Кому-то могло показаться, что он хочет играть роль самого господа бога. Но это только иллюзия. Он не бог и не претендует на эту роль. Но он давно пришел к выводу, что марионетки не могут дергаться по своему усмотрению. Нити перепутаются, и они передавят друг друга. А люди все опутаны нитями. Нити жадности, зависти, глупости, голода тянутся от каждого. Было время, когда господь кое-как еще держал в своей деснице эти ниточки. Но марионетки потеряли веру в верховного кукловода, выдернули ниточки из ослабевшей, бессильной десницы и с ужасом обнаружили: они не знают, что делать. Но тогда должен быть некто, кто не отшатнется в страхе от ответственности, возьмет в руки кончики бессчетных нитей, распутает их и наведет в мире марионеток элементарный порядок.
Он, генерал Иджер, не боялся. Сознание чудовищной сложности стоявшей перед ним задачи наполняло его печальным и гордым чувством человека, решившего пожертвовать собой во имя блага других.

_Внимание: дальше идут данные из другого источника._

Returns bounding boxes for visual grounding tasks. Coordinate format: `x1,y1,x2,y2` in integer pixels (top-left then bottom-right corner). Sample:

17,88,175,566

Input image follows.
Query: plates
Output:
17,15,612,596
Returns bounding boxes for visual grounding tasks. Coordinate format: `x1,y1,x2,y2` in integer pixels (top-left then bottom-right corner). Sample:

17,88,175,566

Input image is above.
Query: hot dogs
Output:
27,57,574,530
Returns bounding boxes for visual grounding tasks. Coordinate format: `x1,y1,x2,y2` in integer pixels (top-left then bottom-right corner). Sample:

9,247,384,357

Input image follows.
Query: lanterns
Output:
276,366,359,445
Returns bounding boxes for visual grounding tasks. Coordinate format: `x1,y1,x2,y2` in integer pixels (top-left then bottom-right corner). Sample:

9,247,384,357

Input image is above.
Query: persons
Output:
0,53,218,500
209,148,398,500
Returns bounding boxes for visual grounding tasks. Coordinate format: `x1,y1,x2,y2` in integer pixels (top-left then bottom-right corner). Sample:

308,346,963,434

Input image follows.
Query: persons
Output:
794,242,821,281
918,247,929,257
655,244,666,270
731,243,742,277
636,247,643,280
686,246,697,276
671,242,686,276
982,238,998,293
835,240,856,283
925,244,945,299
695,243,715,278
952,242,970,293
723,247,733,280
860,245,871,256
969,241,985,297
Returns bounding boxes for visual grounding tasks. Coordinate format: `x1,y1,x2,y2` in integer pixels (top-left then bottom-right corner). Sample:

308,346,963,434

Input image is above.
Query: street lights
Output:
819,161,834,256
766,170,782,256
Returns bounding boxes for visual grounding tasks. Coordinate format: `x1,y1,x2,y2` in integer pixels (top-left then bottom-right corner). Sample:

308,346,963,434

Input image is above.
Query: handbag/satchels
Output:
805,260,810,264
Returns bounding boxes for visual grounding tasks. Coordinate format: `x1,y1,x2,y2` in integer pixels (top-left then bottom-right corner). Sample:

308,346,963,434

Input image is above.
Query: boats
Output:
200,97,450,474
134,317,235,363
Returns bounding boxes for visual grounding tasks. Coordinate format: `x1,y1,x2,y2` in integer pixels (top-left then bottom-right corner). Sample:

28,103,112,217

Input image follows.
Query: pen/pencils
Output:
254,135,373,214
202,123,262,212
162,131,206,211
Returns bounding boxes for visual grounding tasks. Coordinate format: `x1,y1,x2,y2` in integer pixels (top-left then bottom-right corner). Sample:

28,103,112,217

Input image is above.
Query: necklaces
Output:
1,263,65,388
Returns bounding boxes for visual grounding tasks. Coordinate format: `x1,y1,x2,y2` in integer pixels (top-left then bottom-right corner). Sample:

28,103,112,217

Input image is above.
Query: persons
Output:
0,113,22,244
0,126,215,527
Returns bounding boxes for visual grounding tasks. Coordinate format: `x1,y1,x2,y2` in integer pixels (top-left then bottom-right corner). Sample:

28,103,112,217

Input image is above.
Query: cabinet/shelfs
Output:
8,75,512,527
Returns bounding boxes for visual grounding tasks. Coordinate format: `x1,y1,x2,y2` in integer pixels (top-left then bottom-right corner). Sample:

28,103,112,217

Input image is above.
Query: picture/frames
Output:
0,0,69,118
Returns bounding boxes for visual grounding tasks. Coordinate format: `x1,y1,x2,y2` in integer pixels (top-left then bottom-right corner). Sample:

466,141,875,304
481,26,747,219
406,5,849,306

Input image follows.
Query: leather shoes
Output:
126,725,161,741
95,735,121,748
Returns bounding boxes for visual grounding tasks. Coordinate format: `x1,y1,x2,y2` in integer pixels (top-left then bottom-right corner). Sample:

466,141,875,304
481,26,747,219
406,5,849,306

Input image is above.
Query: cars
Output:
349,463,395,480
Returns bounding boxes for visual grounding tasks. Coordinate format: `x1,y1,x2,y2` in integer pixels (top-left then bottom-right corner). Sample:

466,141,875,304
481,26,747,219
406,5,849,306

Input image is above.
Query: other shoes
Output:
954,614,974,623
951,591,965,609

Пройдет совсем немного времени, и те, кто останется, воздадут ему должное за его гуманный подвиг. Именно гуманный, потому что разве не любовь к маленьким, беззащитным марионеткам движет им?
Генерал вздохнул. Божественная музыка струилась сквозь него, вымывала усталость и наполняла его светлой печалью. Скоро уже, скоро…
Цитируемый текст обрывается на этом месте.